Context and problem statement
We follow the Data Package standard for organising metadata. This means that the metadata stored by Sprout in JSON files have to conform to this standard. These metadata files evolve over the life span of a project: they may be generated by Sprout, updated by the user through Sprout, and/or edited directly in a text editor outside of Sprout. In order to avoid inconsistencies and prevent errors, every time we access or process metadata in Sprout, we have to make sure that they still conform to the standard. We therefore need a tool to automate the process of checking metadata against the standard. The question then is:
Which tools are available for this purpose and which one should we use?
Decision drivers
- The Data Package standard consists of requirements and recommendations. The former are expressed formally in a JSON schema, while the latter are presented in a more discursive textual form. An example of a requirement is that a package must include a resource while a recommendation is that the name of packages and resources should follow a particular pattern. Whether we want to adhere to requirements and recommendations from both of these sources will inform which tool we choose.

• _Jobs_
(1) According to the passage on Data Package metadata, in what ways can the metadata files change over a project's life span? List them all.
(2) Set down the part of the Data Package metadata passage from "Decision drivers" up to and including "tool we choose.", word for word.

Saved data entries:

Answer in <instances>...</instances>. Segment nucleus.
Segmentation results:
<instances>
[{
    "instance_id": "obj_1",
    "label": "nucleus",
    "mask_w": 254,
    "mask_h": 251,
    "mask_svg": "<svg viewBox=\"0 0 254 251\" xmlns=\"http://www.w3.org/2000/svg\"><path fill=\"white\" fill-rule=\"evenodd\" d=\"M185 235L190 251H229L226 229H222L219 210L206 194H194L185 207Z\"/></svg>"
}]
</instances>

• _Results for each task_
(1)
- Generated by Sprout
- Updated by the user through Sprout
- Edited directly in a text editor outside of Sprout

(2)
Decision drivers
- The Data Package standard consists of requirements and recommendations. The former are expressed formally in a JSON schema, while the latter are presented in a more discursive textual form. An example of a requirement is that a package must include a resource while a recommendation is that the name of packages and resources should follow a particular pattern. Whether we want to adhere to requirements and recommendations from both of these sources will inform which tool we choose.